RECORDS FOR THE TASK =
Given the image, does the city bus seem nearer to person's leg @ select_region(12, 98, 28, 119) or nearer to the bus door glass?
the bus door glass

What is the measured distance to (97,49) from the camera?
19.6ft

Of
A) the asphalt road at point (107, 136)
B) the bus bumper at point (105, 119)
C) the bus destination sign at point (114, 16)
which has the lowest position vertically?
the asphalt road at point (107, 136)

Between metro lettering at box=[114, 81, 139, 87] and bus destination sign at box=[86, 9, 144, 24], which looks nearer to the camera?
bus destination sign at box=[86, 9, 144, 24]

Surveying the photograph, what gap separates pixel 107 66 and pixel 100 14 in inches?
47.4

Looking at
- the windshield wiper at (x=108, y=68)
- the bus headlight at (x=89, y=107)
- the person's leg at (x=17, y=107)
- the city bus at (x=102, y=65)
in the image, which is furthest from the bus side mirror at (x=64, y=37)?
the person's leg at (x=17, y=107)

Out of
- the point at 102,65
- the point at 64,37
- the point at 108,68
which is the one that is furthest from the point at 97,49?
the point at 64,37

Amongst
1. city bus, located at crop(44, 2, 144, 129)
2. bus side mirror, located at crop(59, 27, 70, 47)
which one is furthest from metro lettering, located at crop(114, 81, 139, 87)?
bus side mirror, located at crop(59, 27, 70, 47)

WHAT THE TASK REQUIRES = Put each line of the rows above, from the one containing "Between metro lettering" down to the last row, into a JSON list of strings, one string per line, leaving out blank lines.

EXERCISE RESPONSE =
[
  "Between metro lettering at box=[114, 81, 139, 87] and bus destination sign at box=[86, 9, 144, 24], which looks nearer to the camera?",
  "bus destination sign at box=[86, 9, 144, 24]",
  "Surveying the photograph, what gap separates pixel 107 66 and pixel 100 14 in inches?",
  "47.4",
  "Looking at",
  "- the windshield wiper at (x=108, y=68)",
  "- the bus headlight at (x=89, y=107)",
  "- the person's leg at (x=17, y=107)",
  "- the city bus at (x=102, y=65)",
  "in the image, which is furthest from the bus side mirror at (x=64, y=37)?",
  "the person's leg at (x=17, y=107)",
  "Out of",
  "- the point at 102,65",
  "- the point at 64,37",
  "- the point at 108,68",
  "which is the one that is furthest from the point at 97,49?",
  "the point at 64,37",
  "Amongst",
  "1. city bus, located at crop(44, 2, 144, 129)",
  "2. bus side mirror, located at crop(59, 27, 70, 47)",
  "which one is furthest from metro lettering, located at crop(114, 81, 139, 87)?",
  "bus side mirror, located at crop(59, 27, 70, 47)"
]